Song of the Week: Thanksgiving in Reno

As the lyric says, this is a true story. True-ish, anyway; we always reserve the right to improve upon reality.

Jay and I had spent most of the Fall of 1988 couch-surfing in San Francisco, working on the “Making Fun of Bums” video and playing the occasional show at the Paradise, but mostly just drinking and playing pool. As T-day approached, we realized we were wearing out our welcome with the various friends at whose apartments we’d been crashing, and decided a road trip was in order.

It seemed like a good idea at the time: hotels in Reno were pretty damn cheap, and so was the food, and we figured the place would be relatively empty. Wrong.

Depression set in at dinner, at an honest-to-goodness $5.99 buffet with turkey and cranberries and a smorgasbord of other selections. The single folks sitting at tables by themselves made sense. It was the families that got to me. I wondered aloud what they were doing there, and Jay, who is prone to uttering pearls of wisdom every so often, said, “Dude, what are WE doing here?”

So we smoked and drank and gambled a little more than we might have, otherwise, trying to erase that feeling of wrongness, and, of course, failing.

There was no girl to save me, as the song eventually confesses, and we didn’t win any money from a slot machine (though a roadie of ours did actually win $600 in Reno a year or two later — only he won with triple clowns, not triple bars, a detail I changed because, weirdly, it felt too fake). There was only melancholy, mitigated slightly by the fact that we were friends on an adventure. So it makes sense that in my sad stupor I would have a vision of a red, white and blue angel trying to soar above and beyond the neon and the debauchery.

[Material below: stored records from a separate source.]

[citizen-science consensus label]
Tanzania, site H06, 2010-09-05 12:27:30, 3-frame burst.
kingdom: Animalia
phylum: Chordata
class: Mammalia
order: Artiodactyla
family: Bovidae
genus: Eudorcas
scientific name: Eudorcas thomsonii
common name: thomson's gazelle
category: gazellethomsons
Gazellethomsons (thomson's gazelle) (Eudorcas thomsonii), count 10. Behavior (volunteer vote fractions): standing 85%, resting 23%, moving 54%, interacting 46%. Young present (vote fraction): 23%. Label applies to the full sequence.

At the end of the weekend we drove home the long way, through Lake Tahoe, where we stopped to gamble some more, and Jay balanced the karmic scales by being the opposite of a wisdom-spouting Buddha, standing drunkenly in front of an ATM machine on a casino floor, shouting, “This machine’s the best! I always win!” as it spat out more twenties for him to go lose at the Blackjack table.